U.S. SECURITIES AND EXCHANGE COMMISSION
Litigation Release No. 23677 / October 25, 2016
Securities and Exchange Commission v. Southlake Resources Group, LLC, et al., Civil Action No. 16-cv-4:16-00992 (N.D. Tex. Oct. 24, 2016)
SEC Charges Texas Company and Its President in Oil-And-Gas Scheme
A Texas company and its president have agreed to pay over $5.4 million to settle charges by the Securities and Exchange Commission that they orchestrated an oil-and-gas fraud. The SEC also charged the president and a company vice president with acting as unregistered brokers in the transactions underlying the fraud.
According to the SEC's complaint, filed on October 24, 2016, in the U.S. District Court for the Northern District of Texas, Southlake Resources Group, LLC and its founder and president, Cody M. Winters, raised approximately $5.2 million from more than 70 investors in 12 fraudulent oil-and-gas joint ventures. Winters and Southlake employed sales agents, including vice president Nicholas R. Hamilton, to offer and sell joint-venture interests to investors in 26 states from approximately June 2010 through September 2014. The SEC alleges that Winters and Southlake provided investors with offering documents that contained untrue and misleading statements about the investments. For example, the documents misrepresented the use of the offering proceeds, contained unsubstantiated projections regarding future oil production and revenue, and overstated expected well costs, according to the complaint. The SEC also alleges that Winters directed Southlake to engage in conduct that operated as a fraud on investors, including taking undisclosed profit and overhead payments from the offering proceeds, using offering proceeds to acquire working interests for itself, and selling joint-venture interests to certain investors at an undisclosed 50% discount.

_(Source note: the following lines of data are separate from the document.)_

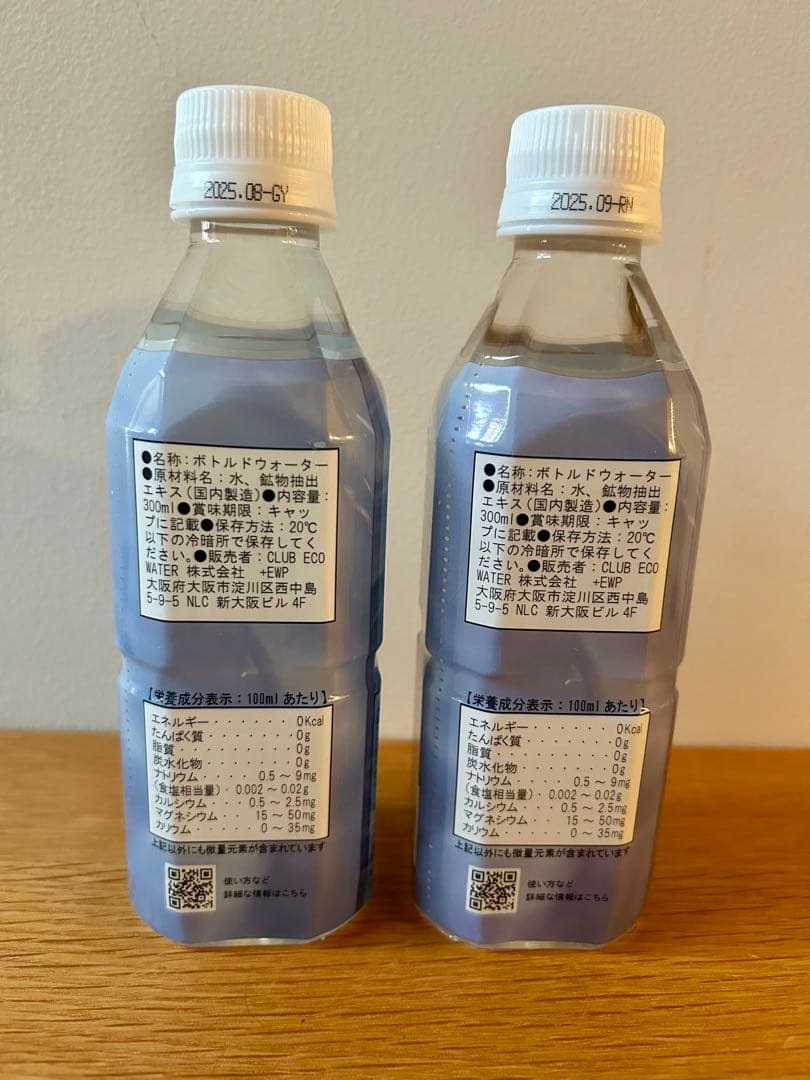ライフエッセンス　300ml 2本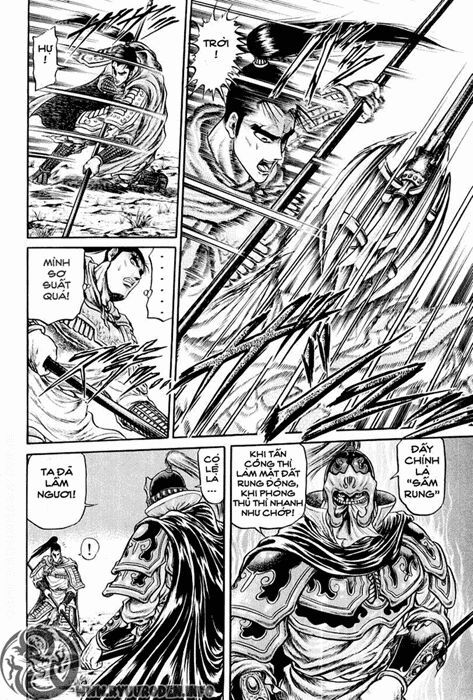 chú bé rồng - ryuuroden chapter 24 15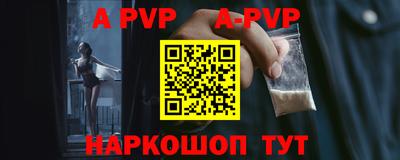 mdpv Пугачёв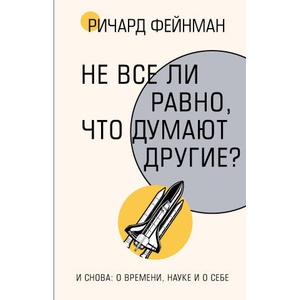 Не все ли равно, что думают другие? | Ричард Фейнман (2025)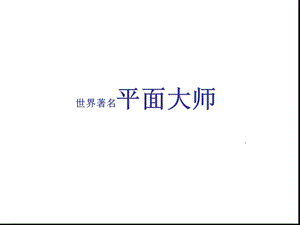 平面设计师分析ppt课件.ppt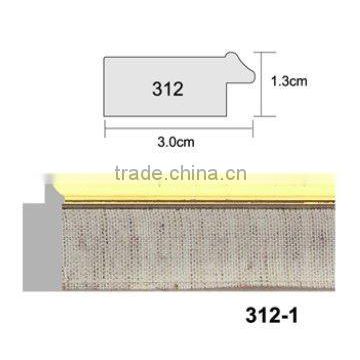 PS moulding/oil painting moulding/polystyrene frame moulding/plastic oil painting moulding/ps frame profile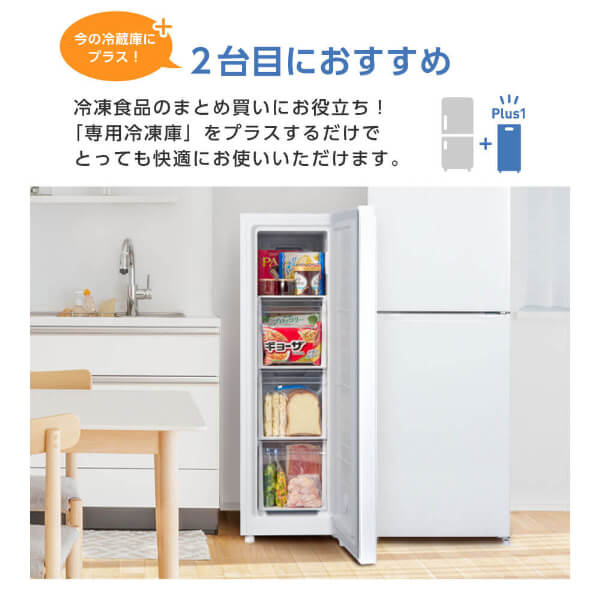 楽天市場】【スーパーSALE限定価格】 スリム冷凍庫 93L 自動霜取り 幅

All three defendants have agreed to settle the SEC's charges without admitting or denying the allegations in the complaint. Southlake and Winters each consented to the entry of permanent injunctions from violating securities-registration and anti-fraud provisions of the federal securities laws, specifically Sections 5(a), 5(c), and 17(a) of the Securities Act of 1933 and Section 10(b) of the Securities Exchange Act of 1934 and Rule 10b-5 thereunder. Winters and Hamilton each consented to the entry of permanent injunctions from violating the broker-registration requirements of Exchange Act Section 15(a) and have each consented to industry bars in a related administrative proceeding. The defendants have also agreed to pay disgorgement totaling $5,235,650 plus prejudgment interest of $285,761.70. Winters and Southlake also agreed to pay civil penalties of $160,000 each. Hamilton agreed to pay a $50,000 civil penalty. The settlements are subject to court approval.
The SEC's investigation was conducted by Jennifer R. Turner and Ty S. Martinez with assistance from Timothy S. McCole, and was supervised by Jonathan P. Scott and David L. Peavler, all of the SEC's Fort Worth office.